Lights Out: While waiting for a bus to take her to work downtown, Cheryl Johnson said she sees “more and more near-accidents” at State and Alamar. “Many have involved cell phones, mugs of hot coffee, carelessness, speeding, and often two or more of the above at the same time. Drivers,” she said, “are looking only at the color of the lights” and are not focused on anything else. “This morning was different,” Cheryl told me. “The signals were being worked on, so it was a temporary ‘boulevard’ stop for all vehicles. I noticed that there was no speeding, no horns, no cussing or gesturing. Everyone approaching the intersection actually had to look at the other drivers around them, acknowledge them, wait, and proceed. This was done in an orderly fashion. Perhaps a return to the stop signs would be a welcome change for many. Safer, for sure, and better socially as we connect with another person behind the wheel.” Thanks, Cheryl. Now if we could only get people to actually stop at stop signs on an everyday basis.

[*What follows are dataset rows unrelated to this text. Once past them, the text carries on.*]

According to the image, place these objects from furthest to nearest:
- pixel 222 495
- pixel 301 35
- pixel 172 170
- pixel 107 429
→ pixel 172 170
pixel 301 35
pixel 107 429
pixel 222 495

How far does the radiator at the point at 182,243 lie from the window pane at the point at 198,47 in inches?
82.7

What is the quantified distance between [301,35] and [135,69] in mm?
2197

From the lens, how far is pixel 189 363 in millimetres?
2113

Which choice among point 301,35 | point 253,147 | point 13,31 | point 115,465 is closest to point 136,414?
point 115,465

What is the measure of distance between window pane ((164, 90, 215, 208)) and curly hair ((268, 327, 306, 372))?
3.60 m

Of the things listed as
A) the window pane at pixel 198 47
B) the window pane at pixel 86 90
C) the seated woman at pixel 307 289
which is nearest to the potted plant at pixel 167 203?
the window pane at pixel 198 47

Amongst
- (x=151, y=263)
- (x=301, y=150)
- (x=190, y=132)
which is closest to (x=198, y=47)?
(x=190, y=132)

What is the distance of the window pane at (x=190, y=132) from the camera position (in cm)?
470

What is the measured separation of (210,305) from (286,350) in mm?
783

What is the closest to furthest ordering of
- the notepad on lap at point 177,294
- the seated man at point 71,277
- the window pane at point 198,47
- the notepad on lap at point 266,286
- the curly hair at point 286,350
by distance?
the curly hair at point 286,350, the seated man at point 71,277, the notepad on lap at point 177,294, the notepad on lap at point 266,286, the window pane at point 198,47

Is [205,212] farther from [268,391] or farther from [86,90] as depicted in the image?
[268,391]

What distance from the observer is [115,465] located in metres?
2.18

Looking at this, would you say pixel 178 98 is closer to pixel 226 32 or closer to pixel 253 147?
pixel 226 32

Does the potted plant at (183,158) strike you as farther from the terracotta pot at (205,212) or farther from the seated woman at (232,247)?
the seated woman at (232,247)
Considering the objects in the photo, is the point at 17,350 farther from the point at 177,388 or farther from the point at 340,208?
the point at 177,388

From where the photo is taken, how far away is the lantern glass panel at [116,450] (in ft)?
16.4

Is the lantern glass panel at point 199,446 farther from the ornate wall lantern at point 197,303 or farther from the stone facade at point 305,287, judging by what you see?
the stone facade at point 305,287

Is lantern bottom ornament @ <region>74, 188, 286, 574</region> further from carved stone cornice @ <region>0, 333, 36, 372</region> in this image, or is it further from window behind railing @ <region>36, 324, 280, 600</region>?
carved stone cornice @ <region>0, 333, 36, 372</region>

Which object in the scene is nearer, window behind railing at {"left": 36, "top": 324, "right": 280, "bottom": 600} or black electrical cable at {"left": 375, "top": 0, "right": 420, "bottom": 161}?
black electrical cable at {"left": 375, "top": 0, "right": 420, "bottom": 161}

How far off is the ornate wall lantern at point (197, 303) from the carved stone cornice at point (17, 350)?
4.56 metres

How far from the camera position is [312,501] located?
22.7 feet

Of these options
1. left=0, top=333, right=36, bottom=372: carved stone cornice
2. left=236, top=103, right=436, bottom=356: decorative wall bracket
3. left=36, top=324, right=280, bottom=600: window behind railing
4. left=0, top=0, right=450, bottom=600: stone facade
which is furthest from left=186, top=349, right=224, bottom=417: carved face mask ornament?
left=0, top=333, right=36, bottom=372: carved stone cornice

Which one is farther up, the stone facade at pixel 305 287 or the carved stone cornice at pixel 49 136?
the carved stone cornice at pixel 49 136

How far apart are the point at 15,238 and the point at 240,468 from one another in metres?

Bravo Brubeck: Dave Brubeck, whose foursome knocked ’em dead at the Lobero the other night, first played there in 1953, he told a few of us after the concert. “In 1942 I was in the Army in Death Valley.” His brother Henry, who went on to become the beloved musical director at Santa Barbara High, was playing with a Santa Barbara dance band. “He asked me to sit in.” Dave has played the Lobero so many times in recent years, “Santa Barbara feels like home. If I was smarter I’d live here.” “And richer,” someone cracked. The post-concert occasion was to name a Lobero dressing room in Dave’s honor and for the Santa Barbara Jazz Society to announce the Henry Brubeck Memorial Scholarship. George Burtness, Lobero board president, recalled studying under Henry at Santa Barbara High.